WHAT YOU WILL DO: From the records below, select every line that contains the string "privacy".

%%

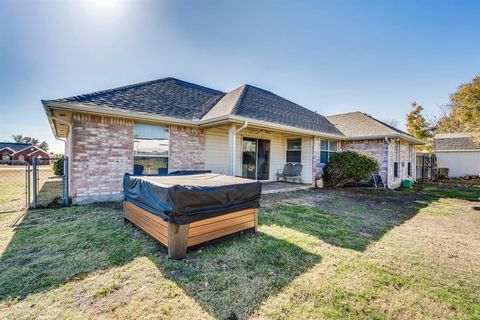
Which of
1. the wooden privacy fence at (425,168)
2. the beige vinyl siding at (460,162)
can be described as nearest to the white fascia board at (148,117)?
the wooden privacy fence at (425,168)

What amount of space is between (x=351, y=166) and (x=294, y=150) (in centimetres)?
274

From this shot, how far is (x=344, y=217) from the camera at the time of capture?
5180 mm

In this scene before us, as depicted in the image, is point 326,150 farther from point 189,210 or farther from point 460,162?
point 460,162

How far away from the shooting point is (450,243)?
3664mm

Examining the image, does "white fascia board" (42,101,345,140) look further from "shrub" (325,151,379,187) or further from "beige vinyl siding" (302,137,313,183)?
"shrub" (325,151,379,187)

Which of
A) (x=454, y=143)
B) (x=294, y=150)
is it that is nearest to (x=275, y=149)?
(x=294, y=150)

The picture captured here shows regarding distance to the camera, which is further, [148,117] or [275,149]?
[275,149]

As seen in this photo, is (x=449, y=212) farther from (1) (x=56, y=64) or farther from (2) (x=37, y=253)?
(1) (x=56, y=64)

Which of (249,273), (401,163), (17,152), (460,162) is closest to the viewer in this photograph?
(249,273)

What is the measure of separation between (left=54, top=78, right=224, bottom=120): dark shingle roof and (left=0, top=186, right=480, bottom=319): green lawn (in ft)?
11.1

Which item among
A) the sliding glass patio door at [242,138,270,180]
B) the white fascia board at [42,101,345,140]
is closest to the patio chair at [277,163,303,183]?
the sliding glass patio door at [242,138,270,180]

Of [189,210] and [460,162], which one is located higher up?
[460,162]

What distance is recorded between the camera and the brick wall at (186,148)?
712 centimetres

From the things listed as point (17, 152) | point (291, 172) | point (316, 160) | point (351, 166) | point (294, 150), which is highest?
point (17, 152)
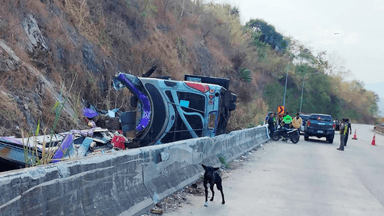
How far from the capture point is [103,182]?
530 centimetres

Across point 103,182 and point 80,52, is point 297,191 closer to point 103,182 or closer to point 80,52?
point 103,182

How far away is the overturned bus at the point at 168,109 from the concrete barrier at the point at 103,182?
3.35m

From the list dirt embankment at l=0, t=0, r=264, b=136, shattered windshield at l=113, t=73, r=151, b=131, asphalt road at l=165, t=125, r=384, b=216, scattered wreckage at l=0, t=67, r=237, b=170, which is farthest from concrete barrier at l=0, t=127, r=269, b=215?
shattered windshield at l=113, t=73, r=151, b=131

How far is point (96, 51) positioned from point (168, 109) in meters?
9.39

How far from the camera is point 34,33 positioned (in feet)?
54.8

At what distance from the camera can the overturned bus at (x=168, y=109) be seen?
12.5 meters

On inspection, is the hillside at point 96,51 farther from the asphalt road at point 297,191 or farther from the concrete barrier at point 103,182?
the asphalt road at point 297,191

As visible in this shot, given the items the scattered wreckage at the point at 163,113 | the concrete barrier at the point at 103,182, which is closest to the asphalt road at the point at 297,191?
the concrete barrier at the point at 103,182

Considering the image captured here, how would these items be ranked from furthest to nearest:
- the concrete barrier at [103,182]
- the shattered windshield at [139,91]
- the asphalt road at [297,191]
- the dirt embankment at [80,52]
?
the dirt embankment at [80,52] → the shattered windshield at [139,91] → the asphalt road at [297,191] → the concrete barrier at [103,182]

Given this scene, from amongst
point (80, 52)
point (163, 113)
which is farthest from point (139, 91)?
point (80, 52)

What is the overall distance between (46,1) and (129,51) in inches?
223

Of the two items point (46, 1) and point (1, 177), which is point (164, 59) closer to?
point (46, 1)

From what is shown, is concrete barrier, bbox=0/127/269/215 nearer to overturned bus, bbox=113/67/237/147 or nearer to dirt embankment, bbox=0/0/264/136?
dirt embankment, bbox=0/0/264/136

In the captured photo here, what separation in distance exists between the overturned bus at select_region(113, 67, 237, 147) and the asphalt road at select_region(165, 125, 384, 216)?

%%
%%

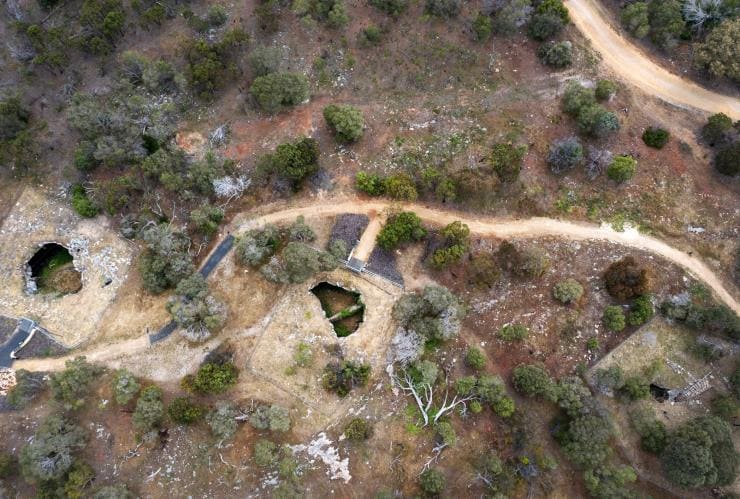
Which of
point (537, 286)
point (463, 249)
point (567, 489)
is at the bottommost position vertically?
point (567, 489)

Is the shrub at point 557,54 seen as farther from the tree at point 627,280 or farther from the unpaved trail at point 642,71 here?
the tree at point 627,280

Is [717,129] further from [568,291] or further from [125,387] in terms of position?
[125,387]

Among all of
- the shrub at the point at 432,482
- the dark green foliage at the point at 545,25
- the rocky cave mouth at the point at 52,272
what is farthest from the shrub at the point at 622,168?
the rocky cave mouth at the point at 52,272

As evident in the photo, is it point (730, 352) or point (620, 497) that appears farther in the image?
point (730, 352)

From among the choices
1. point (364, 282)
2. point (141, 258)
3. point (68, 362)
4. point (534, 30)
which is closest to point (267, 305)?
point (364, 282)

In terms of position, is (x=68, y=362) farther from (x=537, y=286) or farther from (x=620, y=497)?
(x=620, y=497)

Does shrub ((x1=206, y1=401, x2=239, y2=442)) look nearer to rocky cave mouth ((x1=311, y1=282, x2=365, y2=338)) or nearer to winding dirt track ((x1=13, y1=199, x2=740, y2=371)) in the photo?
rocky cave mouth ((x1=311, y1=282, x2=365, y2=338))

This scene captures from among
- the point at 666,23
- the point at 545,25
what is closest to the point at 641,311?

%%

EXPECTED OUTPUT:
1. the wooden privacy fence at (425,168)
the wooden privacy fence at (425,168)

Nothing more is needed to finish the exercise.